We next evaluated the effect of TTHX1114 on recurrent herpes infection and disease using the B6 mouse model of UVB induced reactivation (Figure 3A). In this model, the cornea of B6 mice were infected with HSV-1 with scarification and virus reactivation was provoked at day 35 PI in latently infected mice, using a 60 seconds corneal UV-B radiation, immediately followed with topical treatment with TTHX1114 for two weeks. One group of mice was treated topically with TTHX1114 (n = 26) from day 34 p.i for two weeks (two doses each day) while another group of mice was mock treated (control n = 26). The efficacy of TTHX1114 on recurrent herpetic disease was tested at an initial dose of 1.6 ng/eye, twice a day on the severity of recurrent stromal keratitis monitored daily for 30 post-UVB exposure (Figure 3A).

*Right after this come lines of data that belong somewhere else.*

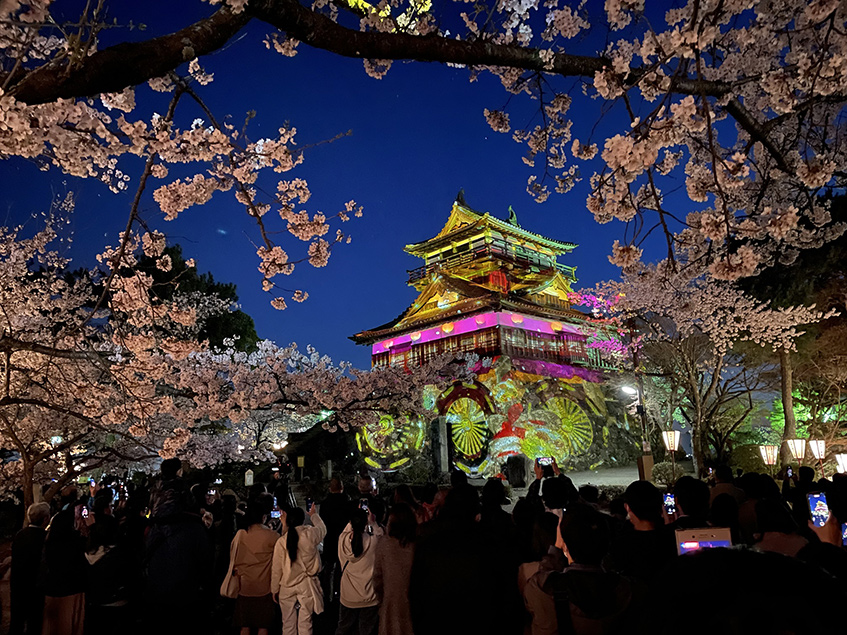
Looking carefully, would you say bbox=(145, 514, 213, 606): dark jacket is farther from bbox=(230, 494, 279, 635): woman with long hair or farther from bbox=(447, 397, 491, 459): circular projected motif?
bbox=(447, 397, 491, 459): circular projected motif

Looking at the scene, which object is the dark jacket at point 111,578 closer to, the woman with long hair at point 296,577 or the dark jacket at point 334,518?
the woman with long hair at point 296,577

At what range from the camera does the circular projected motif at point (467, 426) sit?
27.0 m

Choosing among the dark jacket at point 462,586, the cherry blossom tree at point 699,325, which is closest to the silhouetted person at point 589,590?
the dark jacket at point 462,586

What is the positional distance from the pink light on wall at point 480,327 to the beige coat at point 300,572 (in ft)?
89.2

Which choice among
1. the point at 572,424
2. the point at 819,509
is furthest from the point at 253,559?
the point at 572,424

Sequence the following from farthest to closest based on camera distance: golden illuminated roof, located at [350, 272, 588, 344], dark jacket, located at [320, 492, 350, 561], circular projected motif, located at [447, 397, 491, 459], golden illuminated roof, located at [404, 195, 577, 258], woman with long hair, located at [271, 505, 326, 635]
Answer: golden illuminated roof, located at [404, 195, 577, 258]
golden illuminated roof, located at [350, 272, 588, 344]
circular projected motif, located at [447, 397, 491, 459]
dark jacket, located at [320, 492, 350, 561]
woman with long hair, located at [271, 505, 326, 635]

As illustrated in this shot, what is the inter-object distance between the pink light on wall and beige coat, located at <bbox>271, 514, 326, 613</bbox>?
2717 cm

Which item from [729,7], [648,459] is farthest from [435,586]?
[648,459]

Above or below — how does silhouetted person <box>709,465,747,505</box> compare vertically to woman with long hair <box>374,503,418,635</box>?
above

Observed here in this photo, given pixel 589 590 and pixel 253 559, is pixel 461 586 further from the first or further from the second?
pixel 253 559

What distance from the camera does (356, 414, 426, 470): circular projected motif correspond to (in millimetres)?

HSV-1 reactivation in the cornea was also determined 10 days PI (Figure 3A). As shown in the representative corneal pictures in Figure 3B, compared to HSV-1 infected non-treated mice (lower panel), the infected and TTHX1114-treated mice (top panel) showed a significant decrease of recurrent corneal herpetic disease. The most significant decrease in recurrent stromal keratitis was recorded on days 10 and 12 post-UVB-induced reactivation (P = 0.04 and P = 0.02, respectively, Figures 3C–F. Further comparison of the distribution of recurrent herpetic disease duration, following UVB induced reactivation, between TTHX1114-treated and mock-treated showed a significantly higher number of eyes displaying recurrent herpetic disease for more than 10 days in the mock-treated compared to TTHX1114-treated group of mice (Figures 3D, E, G). However, there was no significant effect of TTHX1114 on virus shedding detected in the cornea (Figure 3H).

FIGURE 3

Figure 3 Effect of FGF-1 treatment on recurrent ocular herpes mouse model of UVB-induced herpes reactivation: Wildtype B6 mice were infected with HSV-1(McKrae 5 x 10⁶ pfu/eye and at day 35 p.i, eyes were reactivated by exposure to UV-B radiation for one minute. One group of mice was mock treated (n=26) while another group was treated topically with FGF-1 (n=26) from day 34 p.i for two weeks (two doses each day). (A) Experimental plan for testing the effect of FGF-1 on mouse model of ocular herpes reactivation. (B) Representative mouse eye picture of herpes UV-B reactivated mice treated with FGF-1. (C) Cumulative number of eyes with reactivated disease in mock and FGF-1 treated mice group from day6 to day 28 post-reactivation is shown. (D) Graph showing cumulative disease score in mock and FGF-1 treated mice group from day6 to day 28 post-reactivation. (E) Percentage of disease occurrence in mock treated and FGF-1 treated mice group from day 2 to day 28 post-reactivation. Number above each bar represents the number of eyes showing disease out of 52 eyes. (F) Graph showing keratitis score (more than 2) in mock and FGF-1 treated at day10, day12 and day14 post-reactivation. (G) Duration of recurrent corneal herpetic disease in HSV-1 infected mice following treatment with FGF-1. The violin plot illustrates the distribution of disease duration post UV-B radiation in days between mock and TTHX1114 treated groups. Note the higher number of eyes displaying disease for more than 10 days in the mock group compared to TTHX1114 treated mice. Only eyes with disease score above 2 for both mock and treated groups were included in this analysis. (H) Graph showing cumulative number of eyes shedding virus in TTHX1114 treated and mock treated mice, estimated by viral plaque assay in eye swabs. NS, not significant.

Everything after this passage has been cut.